Mustafa Mutlu da internete savaş açan yazarlar arasına girdi. Ama o diğer yazarlar gibi internet medyasına takılıp kalmamış. Çünkü Mutlu'nun derdi başka...
Abone olÇağın en büyük ihtiyaçlarından biri de internet... Bizi biz yapan, size ulaşmamızı sağlayan en önemli araç. Fakat bazı internet siteleri, bu kitle iletişim aracını kötü emelleri için kullanıyorlar. Bilgiyi yok eden site oldukça fazla. Bu durum çoğu bilgi sahibi insanı rahatsız ediyor. Bunlardan biri de Mustafa Mutlu. Yazar bu konudaki rahatsızlığını "İnternet icat oldu bilgi bozuldu" başlıklı yazısı ile dile getiriyor. Ayrıca yazar daha yazısına başlamadan yanlış anlamaya meydan vermek istememiş. Bizde kendisini yanlış anlamadığımızı yineliyor ve siz sevgili okurlarımızı Mutlu'nun cümleleri ile baş başa bırakıyoruz...

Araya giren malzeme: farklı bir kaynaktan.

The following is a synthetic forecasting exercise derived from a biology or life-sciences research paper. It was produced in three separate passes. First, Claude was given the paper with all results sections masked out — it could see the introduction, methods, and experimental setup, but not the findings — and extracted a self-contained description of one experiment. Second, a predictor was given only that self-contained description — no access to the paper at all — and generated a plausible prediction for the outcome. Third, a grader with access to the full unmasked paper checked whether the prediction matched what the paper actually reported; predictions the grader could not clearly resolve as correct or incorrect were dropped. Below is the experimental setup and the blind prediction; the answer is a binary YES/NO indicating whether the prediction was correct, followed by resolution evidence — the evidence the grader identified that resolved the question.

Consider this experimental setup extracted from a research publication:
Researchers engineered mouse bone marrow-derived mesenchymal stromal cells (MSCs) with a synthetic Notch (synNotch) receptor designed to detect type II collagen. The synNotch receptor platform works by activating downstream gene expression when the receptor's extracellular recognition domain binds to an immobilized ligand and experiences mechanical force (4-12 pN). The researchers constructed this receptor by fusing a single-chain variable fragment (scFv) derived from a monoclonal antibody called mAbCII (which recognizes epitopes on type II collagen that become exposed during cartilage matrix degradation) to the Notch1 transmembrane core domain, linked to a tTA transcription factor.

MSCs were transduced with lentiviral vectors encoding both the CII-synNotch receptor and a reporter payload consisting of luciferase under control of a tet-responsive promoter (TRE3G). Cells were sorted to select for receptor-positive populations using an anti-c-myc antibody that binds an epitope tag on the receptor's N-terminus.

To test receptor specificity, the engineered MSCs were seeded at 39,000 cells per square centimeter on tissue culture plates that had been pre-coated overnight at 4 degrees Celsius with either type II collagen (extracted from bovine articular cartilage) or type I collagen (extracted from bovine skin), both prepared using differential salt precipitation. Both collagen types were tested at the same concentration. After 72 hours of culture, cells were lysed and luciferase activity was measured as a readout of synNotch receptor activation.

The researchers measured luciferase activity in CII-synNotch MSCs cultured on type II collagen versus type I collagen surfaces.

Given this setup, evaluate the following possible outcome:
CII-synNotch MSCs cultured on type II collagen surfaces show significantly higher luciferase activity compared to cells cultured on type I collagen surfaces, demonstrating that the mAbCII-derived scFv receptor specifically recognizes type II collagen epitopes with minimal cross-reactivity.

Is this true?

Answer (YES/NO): YES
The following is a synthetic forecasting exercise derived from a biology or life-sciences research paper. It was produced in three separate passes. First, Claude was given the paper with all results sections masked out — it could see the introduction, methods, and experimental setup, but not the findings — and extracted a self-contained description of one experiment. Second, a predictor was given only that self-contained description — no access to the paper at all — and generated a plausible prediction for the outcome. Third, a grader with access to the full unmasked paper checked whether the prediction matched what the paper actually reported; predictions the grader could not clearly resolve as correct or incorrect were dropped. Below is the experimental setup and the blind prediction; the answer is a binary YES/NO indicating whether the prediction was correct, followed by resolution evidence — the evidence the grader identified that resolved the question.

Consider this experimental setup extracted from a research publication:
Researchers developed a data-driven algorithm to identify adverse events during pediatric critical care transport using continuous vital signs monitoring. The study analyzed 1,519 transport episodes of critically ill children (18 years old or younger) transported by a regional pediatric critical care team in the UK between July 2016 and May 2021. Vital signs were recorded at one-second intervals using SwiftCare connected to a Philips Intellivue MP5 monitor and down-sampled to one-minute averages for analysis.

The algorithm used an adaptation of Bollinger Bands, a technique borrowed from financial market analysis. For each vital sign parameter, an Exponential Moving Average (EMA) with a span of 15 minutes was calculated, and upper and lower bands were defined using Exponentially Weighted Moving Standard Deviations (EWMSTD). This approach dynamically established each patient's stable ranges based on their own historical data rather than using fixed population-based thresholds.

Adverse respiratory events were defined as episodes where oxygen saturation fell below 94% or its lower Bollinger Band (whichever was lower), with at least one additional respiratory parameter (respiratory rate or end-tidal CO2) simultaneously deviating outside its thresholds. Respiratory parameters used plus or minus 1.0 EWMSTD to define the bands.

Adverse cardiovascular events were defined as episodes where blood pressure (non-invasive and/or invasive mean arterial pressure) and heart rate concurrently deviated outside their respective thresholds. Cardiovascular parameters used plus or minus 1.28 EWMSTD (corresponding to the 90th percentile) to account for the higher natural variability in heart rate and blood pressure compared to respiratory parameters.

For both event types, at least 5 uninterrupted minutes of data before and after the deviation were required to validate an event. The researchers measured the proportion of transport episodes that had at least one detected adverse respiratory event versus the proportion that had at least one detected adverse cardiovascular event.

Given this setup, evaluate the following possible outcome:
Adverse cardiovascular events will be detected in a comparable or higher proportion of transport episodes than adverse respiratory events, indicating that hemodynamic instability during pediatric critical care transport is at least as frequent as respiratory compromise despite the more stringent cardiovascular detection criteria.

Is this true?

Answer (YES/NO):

Biliyorum, bu sözler internet dünyasını fena karıştıracak... Ama ekmeklerini "sanal alem"den kazanan sevgili meslektaşlarımdan bir ricam var; kızıp bana savaş açmadan önce bu yazıyı sonuna kadar okusunlar...
Öncelikle belirtmeliyim ki, kesinlikle bilgisiyar ve internet düşmanı değilim...
Tam tersine, interneti, Türkiye'ye geldiği ilk günden bu yana "keşfetmeye" çalışıyorum ve her olanağından faydalanıyorum...
Bu sayede yazılarımı daha kısa sürede yazıyorum.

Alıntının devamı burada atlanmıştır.